To safeguard Scotland’s resources, Scottish Government policy makes increasing the supply and demand for circular products and services a key priority. In addition, the Scottish Government’s, Circular Economy Strategy – ‘Making Things Last’ – recognises the important role of public procurement, in supporting a transition to a more circular economy.
To help meet these objectives, non-governmental organisation Zero Waste Scotland commissioned Sustainable Procurement Ltd as project lead, and Eunomia as sub-contractor, to develop procurement guidance to support circular economy purchasing decisions and outcomes across the Scottish public sector.
The Zero Waste Scotland procurement guidance, now in circulation – ‘Procuring for Re-use, Repair and Remanufacturing’ – includes category and commodity guidance across key areas of public sector spend, including catering, construction, electricals, furniture and medical devices.
The document sets out the rationale for making purchasing decisions, with product life extension in mind, that is:
- Cost savings and cost avoidance;
- Security of supply;
- Enhancing resource efficiency;
- Enhancing value and increasing opportunities in the local economy;
- Delivering national and organisational outcomes.
The guidance is intended to equip procurement professionals, decision makers and budget holders with practical guidance, on incorporating circular economy across stages of the procurement lifecycle, together with examples of how other contracting authorities have approached circular procurement, through case study examples.

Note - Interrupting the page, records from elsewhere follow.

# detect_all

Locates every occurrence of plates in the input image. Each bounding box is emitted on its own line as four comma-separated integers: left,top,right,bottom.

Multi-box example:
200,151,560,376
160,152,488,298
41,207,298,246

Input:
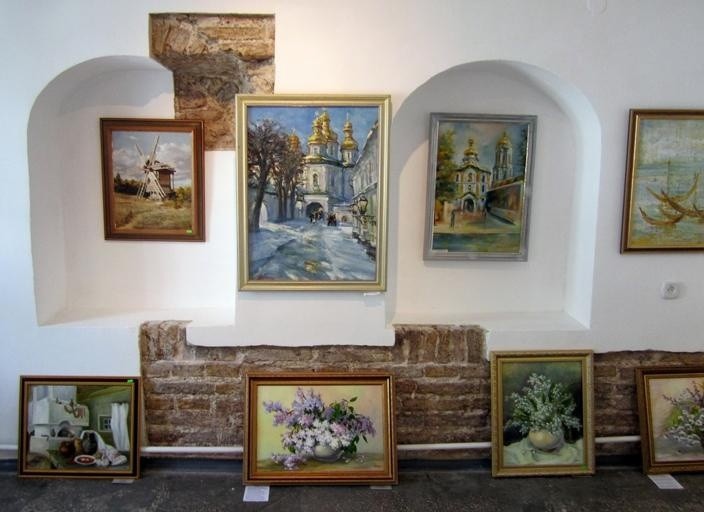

One of the report authors, Senior Consultant at Eunomia, Alex Forrest said:
“The UK public sector procures a huge amount of goods, services and capital items, with current procurement around £213 billion per year. There are potentially enormous gains to be made if this substantial sum could be deployed to purchase products and services with good circular credentials. It could provide a major toe-hold in the market and drive a more circular economy.”